** MATERIAL TO PROCESS **

--- START ---

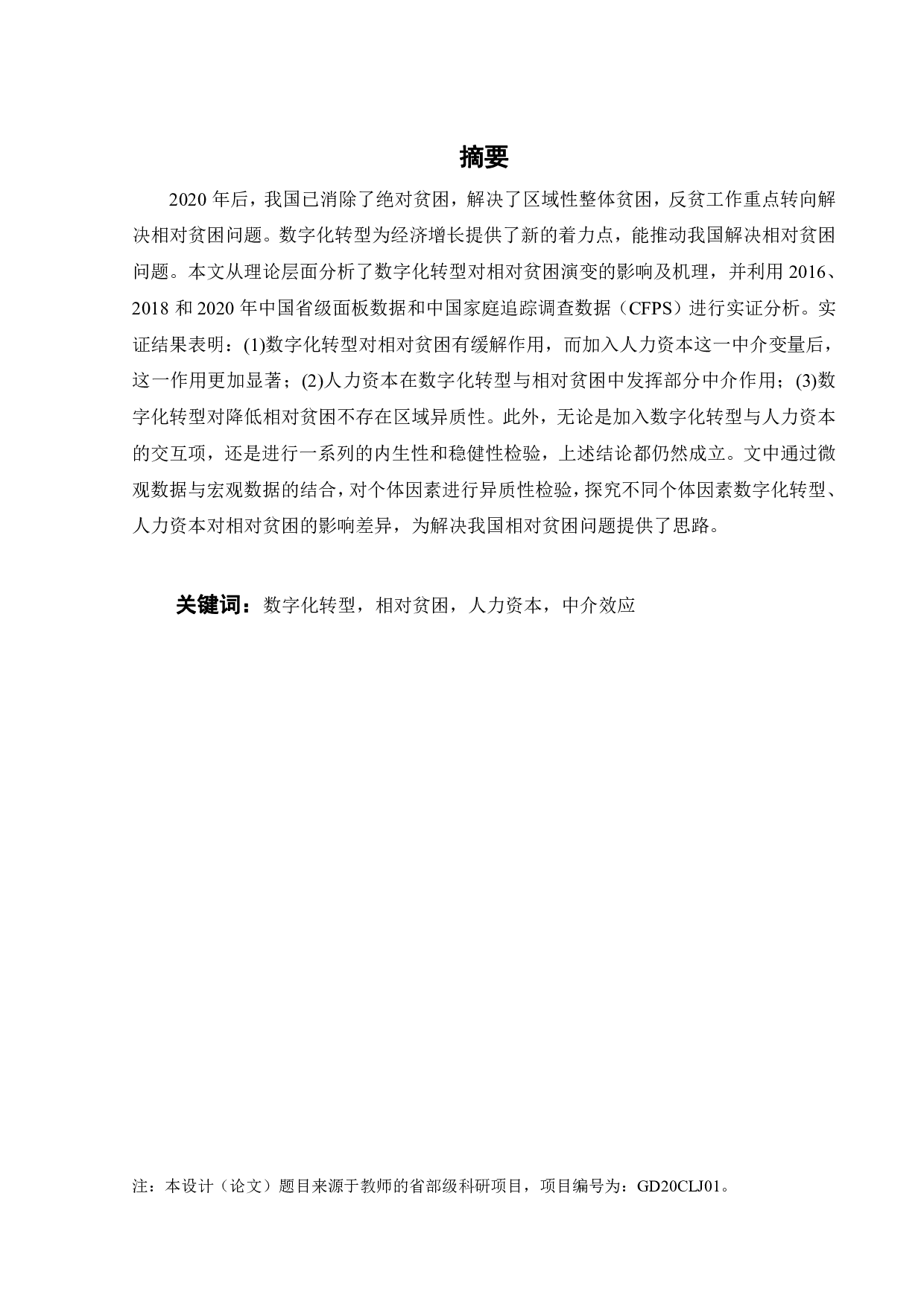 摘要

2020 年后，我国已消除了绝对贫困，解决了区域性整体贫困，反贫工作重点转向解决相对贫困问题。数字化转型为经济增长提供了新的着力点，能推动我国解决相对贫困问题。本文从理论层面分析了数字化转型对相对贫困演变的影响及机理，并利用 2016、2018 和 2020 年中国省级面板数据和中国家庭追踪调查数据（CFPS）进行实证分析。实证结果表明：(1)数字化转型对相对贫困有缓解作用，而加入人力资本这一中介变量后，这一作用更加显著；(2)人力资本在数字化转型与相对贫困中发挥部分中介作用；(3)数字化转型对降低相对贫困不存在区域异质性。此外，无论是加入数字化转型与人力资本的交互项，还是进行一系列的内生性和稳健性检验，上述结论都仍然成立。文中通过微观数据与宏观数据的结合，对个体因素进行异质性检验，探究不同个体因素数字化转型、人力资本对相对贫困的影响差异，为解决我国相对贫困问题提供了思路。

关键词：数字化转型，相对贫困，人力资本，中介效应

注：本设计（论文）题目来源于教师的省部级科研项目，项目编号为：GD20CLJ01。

--- END ---
--- START ---

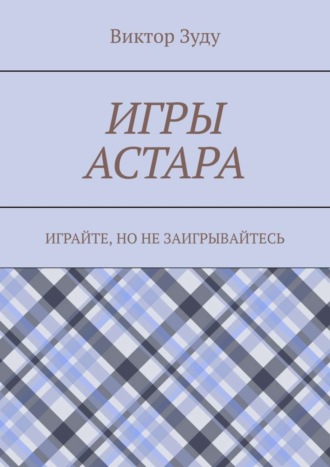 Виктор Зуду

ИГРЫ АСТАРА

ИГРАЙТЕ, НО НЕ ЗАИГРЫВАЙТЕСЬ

--- END ---
--- START ---

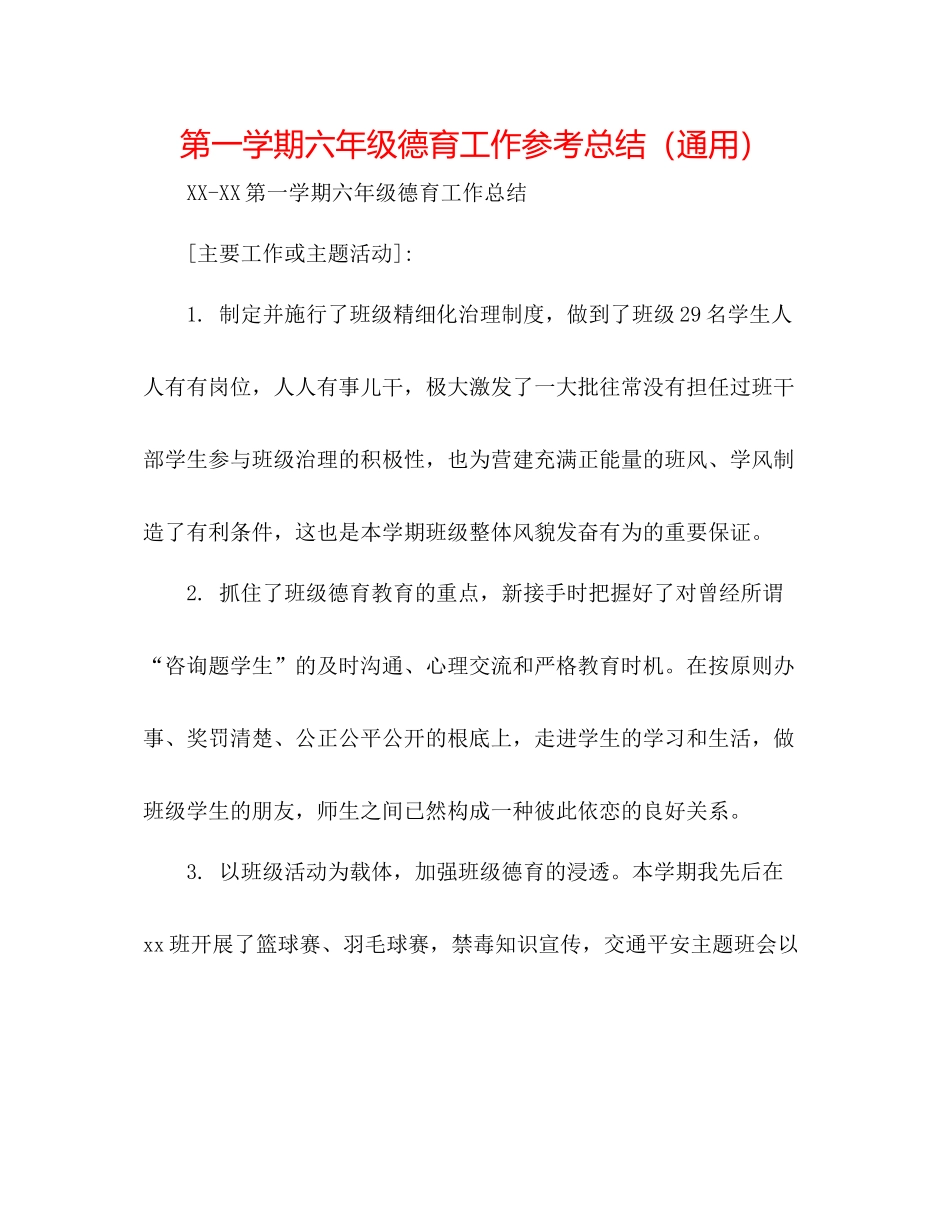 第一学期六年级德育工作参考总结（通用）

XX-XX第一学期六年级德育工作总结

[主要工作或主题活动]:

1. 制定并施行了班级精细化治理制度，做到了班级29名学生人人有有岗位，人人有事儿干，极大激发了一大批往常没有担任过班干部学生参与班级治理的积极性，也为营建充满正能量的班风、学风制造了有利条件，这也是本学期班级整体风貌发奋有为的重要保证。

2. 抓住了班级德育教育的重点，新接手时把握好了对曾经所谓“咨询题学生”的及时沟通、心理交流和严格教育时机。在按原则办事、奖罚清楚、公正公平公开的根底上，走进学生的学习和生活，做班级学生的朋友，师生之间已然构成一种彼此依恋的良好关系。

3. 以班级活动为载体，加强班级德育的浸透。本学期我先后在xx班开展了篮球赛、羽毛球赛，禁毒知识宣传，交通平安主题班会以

--- END ---

** WHAT TO DO **
Print the lines above from the one with "1. 制定并施行了班级精细化" through the one with "3. 以班级活动为载体，加强", both included, exactly as written and nothing more.

** TASK RESPONSE **
1. 制定并施行了班级精细化治理制度，做到了班级29名学生人人有有岗位，人人有事儿干，极大激发了一大批往常没有担任过班干部学生参与班级治理的积极性，也为营建充满正能量的班风、学风制造了有利条件，这也是本学期班级整体风貌发奋有为的重要保证。

2. 抓住了班级德育教育的重点，新接手时把握好了对曾经所谓“咨询题学生”的及时沟通、心理交流和严格教育时机。在按原则办事、奖罚清楚、公正公平公开的根底上，走进学生的学习和生活，做班级学生的朋友，师生之间已然构成一种彼此依恋的良好关系。

3. 以班级活动为载体，加强班级德育的浸透。本学期我先后在xx班开展了篮球赛、羽毛球赛，禁毒知识宣传，交通平安主题班会以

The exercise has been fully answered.